=== Section Start ===

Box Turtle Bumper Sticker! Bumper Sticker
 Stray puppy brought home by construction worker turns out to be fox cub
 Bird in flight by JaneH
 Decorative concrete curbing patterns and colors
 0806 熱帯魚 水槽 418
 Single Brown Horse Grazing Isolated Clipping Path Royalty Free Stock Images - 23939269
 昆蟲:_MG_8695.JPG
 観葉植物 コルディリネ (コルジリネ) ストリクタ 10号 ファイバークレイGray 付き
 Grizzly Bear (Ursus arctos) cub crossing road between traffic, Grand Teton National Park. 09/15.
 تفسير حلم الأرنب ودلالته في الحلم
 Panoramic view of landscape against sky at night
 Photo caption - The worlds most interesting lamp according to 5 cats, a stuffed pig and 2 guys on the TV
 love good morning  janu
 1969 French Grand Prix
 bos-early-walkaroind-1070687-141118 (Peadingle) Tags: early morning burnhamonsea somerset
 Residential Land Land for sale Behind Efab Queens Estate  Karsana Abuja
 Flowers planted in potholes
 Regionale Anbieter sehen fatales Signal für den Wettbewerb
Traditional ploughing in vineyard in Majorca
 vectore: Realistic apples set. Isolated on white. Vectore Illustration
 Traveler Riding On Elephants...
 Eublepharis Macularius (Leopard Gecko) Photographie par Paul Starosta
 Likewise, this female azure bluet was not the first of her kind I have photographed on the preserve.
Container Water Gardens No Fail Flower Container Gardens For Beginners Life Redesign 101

=== Section End ===

- [PROBLEM STATEMENT]:
Reproduce the lines of the entries above exactly, but only from the line containing "love good morning" through the final line.

- [ANSWER SPACE]:
 love good morning  janu
 1969 French Grand Prix
 bos-early-walkaroind-1070687-141118 (Peadingle) Tags: early morning burnhamonsea somerset
 Residential Land Land for sale Behind Efab Queens Estate  Karsana Abuja
 Flowers planted in potholes
 Regionale Anbieter sehen fatales Signal für den Wettbewerb
Traditional ploughing in vineyard in Majorca
 vectore: Realistic apples set. Isolated on white. Vectore Illustration
 Traveler Riding On Elephants...
 Eublepharis Macularius (Leopard Gecko) Photographie par Paul Starosta
 Likewise, this female azure bluet was not the first of her kind I have photographed on the preserve.
Container Water Gardens No Fail Flower Container Gardens For Beginners Life Redesign 101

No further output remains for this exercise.